_Requirements_
Reproduce the records character for character, from the line containing "Thinking about vertical position, which of" through the end of the records, inclusive.
○ ○ ○ ○
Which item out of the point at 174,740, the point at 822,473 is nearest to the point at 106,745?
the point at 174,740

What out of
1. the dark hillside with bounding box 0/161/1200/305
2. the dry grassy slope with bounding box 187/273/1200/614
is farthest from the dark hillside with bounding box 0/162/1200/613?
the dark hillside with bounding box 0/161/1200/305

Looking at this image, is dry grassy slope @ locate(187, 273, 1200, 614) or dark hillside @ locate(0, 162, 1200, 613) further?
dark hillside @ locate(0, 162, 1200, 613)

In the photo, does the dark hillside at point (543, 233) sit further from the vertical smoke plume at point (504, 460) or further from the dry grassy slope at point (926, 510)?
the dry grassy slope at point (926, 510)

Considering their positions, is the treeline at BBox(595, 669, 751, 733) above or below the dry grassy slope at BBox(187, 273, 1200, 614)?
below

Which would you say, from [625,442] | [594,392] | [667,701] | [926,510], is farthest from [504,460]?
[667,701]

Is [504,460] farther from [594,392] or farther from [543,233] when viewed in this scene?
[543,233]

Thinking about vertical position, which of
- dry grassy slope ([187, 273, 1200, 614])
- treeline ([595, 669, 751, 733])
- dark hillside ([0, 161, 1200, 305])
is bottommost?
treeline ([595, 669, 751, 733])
○ ○ ○ ○
_Result below_
Thinking about vertical position, which of
- dry grassy slope ([187, 273, 1200, 614])
- treeline ([595, 669, 751, 733])
- dark hillside ([0, 161, 1200, 305])
is bottommost?
treeline ([595, 669, 751, 733])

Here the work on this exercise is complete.